- Original British quad poster
- Directed by: George Pollock
- Written by: Blanaid Irvine Patrick Kirwan
- Based on: play The Big Birthday by Hugh Leonard
- Produced by: Emmet Dalton Alec C. Snowden
- Starring: Barry Fitzgerald June Thorburn Eddie Golden Godfrey Quigley
- Cinematography: Walter J. Harvey
- Edited by: Henry Richardson
- Music by: Stanley Black
- Production company: Emmett Dalton Productions
- Distributed by: British Lion Film Corporation (UK)
- Release date: February 1959 (UK);
- Running time: 77 minutes
- Country: Ireland
- Language: English

= Broth of a Boy =

1959 Irish film

Broth of a Boy is a 1959 Irish comedy film directed by George Pollock and starring Barry Fitzgerald (in his final appearance), Harry Brogan and June Thorburn. It was written by Blanaid Irvine and Patrick Kirwan and adapted from the 1956 play The Big Birthday by Hugh Leonard.

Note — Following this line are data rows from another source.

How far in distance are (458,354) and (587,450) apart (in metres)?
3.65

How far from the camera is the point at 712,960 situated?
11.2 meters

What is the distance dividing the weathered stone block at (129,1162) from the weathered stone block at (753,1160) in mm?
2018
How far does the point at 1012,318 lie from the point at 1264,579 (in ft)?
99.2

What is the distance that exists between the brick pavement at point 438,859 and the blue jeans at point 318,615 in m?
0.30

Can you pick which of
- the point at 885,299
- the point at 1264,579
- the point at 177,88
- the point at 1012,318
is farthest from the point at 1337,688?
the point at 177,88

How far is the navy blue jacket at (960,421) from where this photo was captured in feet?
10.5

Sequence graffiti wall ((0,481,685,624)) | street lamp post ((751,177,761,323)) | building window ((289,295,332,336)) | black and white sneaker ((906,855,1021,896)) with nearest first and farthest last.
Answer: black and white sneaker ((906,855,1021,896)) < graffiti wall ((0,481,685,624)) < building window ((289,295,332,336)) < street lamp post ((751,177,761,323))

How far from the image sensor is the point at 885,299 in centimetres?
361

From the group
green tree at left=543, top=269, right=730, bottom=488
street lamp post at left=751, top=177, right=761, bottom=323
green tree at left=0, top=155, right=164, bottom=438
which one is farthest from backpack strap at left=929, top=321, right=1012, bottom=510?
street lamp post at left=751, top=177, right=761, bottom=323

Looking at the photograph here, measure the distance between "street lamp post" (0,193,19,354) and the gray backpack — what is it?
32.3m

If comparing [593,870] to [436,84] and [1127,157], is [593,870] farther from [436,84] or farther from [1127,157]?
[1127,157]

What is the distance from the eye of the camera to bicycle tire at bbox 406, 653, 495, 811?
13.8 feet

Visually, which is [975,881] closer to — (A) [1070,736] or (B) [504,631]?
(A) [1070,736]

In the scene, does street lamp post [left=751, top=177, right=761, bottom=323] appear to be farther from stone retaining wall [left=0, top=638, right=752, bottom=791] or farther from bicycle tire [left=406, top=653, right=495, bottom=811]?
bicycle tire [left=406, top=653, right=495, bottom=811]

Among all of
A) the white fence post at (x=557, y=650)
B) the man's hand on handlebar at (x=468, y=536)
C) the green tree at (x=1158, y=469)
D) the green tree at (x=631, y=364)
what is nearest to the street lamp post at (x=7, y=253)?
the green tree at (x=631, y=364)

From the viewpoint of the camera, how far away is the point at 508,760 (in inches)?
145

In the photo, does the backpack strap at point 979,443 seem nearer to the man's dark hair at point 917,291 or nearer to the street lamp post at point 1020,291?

The film involves the efforts of a British television producer to create a documentary about the birthday of an Irish supercentenarian, but the cantankerous old man is unwilling to cooperate with him.

==Plot==
Whilst holidaying in Ireland, British TV producer Randall comes across a village celebrating the birthday of the oldest man in the world, Patrick Farrell. Thinking Farrell's 110th birthday would make an ideal subject for a BBC documentary, Randall seeks to persuade him to agree to be filmed. However, Farrell proves difficult, is an old codger, cantankerous and disreputable, and will cooperate only if he can exploit the situation for his own ends.

==Cast==
- Barry Fitzgerald as Patrick Farrell
- Harry Brogan as Willie
- Tony Wright as Randall
- June Thorburn as Silin Lehane
- Eddie Golden as Martin Lehane
- Maire Keane as Molly Lehane
- Godfrey Quigley as Desmond Phillips
- Bart Bastable as Clooney
- Dermot Kelly as Tim
- Cecil Barror as O'Shaughnessy
- Josephine Fitzgerald as Mrs. O'Shaughnessy
- Philip O'Flynn as Father Carey
- Dennis Brennan as Bolger
- Bill Foley as Connolly
- Annie D'Alton as Miss O'Toole
- T. P. McKenna as minor role
- Paul Farrell as narman
- Christopher Casson as Judge

==Production==
Filming took place at Bray Studios in Ireland in August 1958 under the title of The Big Birthday.
==Critical reception==
The New York Times wrote, "Although the idea bristles with lively possibilities and Mr. Fitzgerald and the Abbey Theatre players who surround him do as much as they can with it, Broth of a Boy only generates mild chuckles and a guffaw or two".

TV Guide bemoaned the "bad script, acting, and direction".

Allmovie applauded "a pleasant, easygoing satire of exploitive journalism – a target that is as viable today as it was in 1959."

Leonard Maltin found the film "quietly effective."

Leslie Halliwell said: "Mildly amusing regional comedy."

In British Sound Films: The Studio Years 1928–1959 David Quinlan rated the film as "average", writing: "Palatable dose of Irish, lent sparkle by Fitzgerald."